Avec leurs obsessionnelles critiques virulentes menées contre tous ces grands écrivains algériens, ces littérateurs anonymes dévoilent des personnalités marquées par la prégnance d'ambitions contrariées. Dommage pour eux. Car ils sont dotés de grandes capacités littéraires. Ils maîtrisent avec virtuosité la langue de Molière mais qu'ils ruminent uniquement avec leurs incisives molaires littéralement mordantes. Assurément, ils n'ont pas l'étoffe de l'écrivain. Ou, plutôt, ils refusent d'étoffer leur écriture par une prodigieuse créativité littéraire pour devenir de grands écrivains.

Tant qu'ils sont en âge de procréer, ces plumitifs, castrés intellectuellement, feraient mieux d'enfanter des livres de grande facture, au lieu de s'employer à fracturer nos rares écrivains algériens embryonnaires. On aimerait mieux les voir, tels des lions couronnés de succès, sur les écrans de télévision exhiber régulièrement leurs nouvelles œuvres, plutôt que de s'embusquer, tels des loups, derrière l'écran de leur ordinateur à scruter la moindre sortie médiatique de Kamel Daoud, de Boualem Sansal ou autre original écrivain algérien, pour bondir sur leur personne (et non pas sur leurs productions littéraires) en vue de les dépecer à belles dents, les livrer en pâture à la vindicte populeuse, avec leurs logorrhées nauséabondes dégoulinantes d'animosité. Curieusement, ces contempteurs ne démolissent que les écrivains algériens.

Dans leurs contributions consacrées à ces célèbres écrivains algériens, auscultés au stéthoscope littéraire cliniquement manié, disséqués à la tronçonneuse analytique massacreuse, il ne s'agit nullement de critiques littéraires, mais de véritables éreintements personnels. Ces contempteurs ne dissertent pas sur la qualité romanesque de ces écrivains algériens constamment vilipendés, sur leur style littéraire jamais étudié, mais leur valeur morale jaugée et jugée par l'unique prisme de leur positionnement politique, réduit à sa plus simple expression, à savoir la cause palestinienne, et depuis peu, à l'aune de la vacillante cause hirakienne, aujourd'hui déclinante.

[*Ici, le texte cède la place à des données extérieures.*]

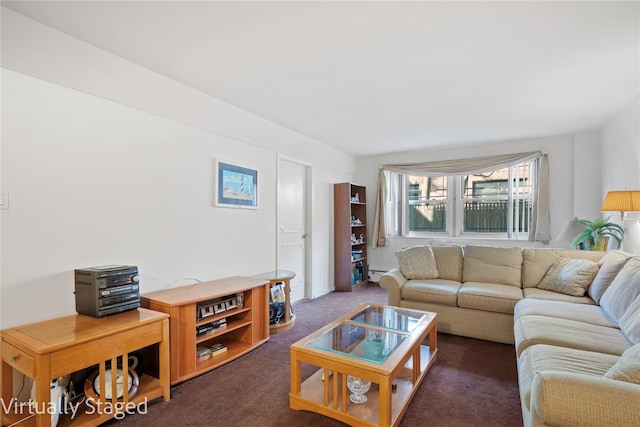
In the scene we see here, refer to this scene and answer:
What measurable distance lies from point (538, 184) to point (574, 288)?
7.23 feet

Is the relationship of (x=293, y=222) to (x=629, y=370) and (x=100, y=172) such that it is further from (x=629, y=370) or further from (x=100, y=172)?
(x=629, y=370)

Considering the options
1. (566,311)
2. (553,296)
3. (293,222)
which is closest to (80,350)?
(293,222)

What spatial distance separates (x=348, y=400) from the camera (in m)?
1.91

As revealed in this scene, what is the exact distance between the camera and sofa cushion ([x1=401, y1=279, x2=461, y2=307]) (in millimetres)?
→ 3164

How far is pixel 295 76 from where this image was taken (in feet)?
8.63

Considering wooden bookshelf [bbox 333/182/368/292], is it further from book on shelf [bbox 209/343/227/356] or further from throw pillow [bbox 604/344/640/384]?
throw pillow [bbox 604/344/640/384]

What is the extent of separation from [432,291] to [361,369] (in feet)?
5.91

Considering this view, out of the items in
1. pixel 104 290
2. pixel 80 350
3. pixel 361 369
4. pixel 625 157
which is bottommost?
pixel 361 369

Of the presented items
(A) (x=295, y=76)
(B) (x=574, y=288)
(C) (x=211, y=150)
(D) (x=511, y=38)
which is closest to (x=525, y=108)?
(D) (x=511, y=38)

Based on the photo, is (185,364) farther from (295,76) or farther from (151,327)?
(295,76)

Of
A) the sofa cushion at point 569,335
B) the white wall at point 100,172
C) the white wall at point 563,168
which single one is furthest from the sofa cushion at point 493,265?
the white wall at point 100,172

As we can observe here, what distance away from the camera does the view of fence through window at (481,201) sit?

Fondamentalement, il faut différencier l'écrivain de son œuvre. Que reproche-t-on à nos deux écrivains algériens, Daoud et Sansal ? Probablement, leur liberté d'esprit, leur émancipation de la doxa chauviniste dominante, leur révolution intérieure qui leur a permis de cheminer vers l'individuation, ce processus par lequel une personne devient consciente de son individualité. Dans « ce processus d'individuation, l'individu s'identifie davantage avec les orientations qui viennent du Soi-même ? vulgairement défini par l'archétype du Self, c'est-à-dire la totalité de la personnalité individuelle ? qu'avec les comportements, les orientations et les valeurs qui émanent de l'environnement social entourant et qui sont au fondement d'une vision partielle fondée dans la persona », comme l'avait écrit le psychiatre suisse C. G. Jung.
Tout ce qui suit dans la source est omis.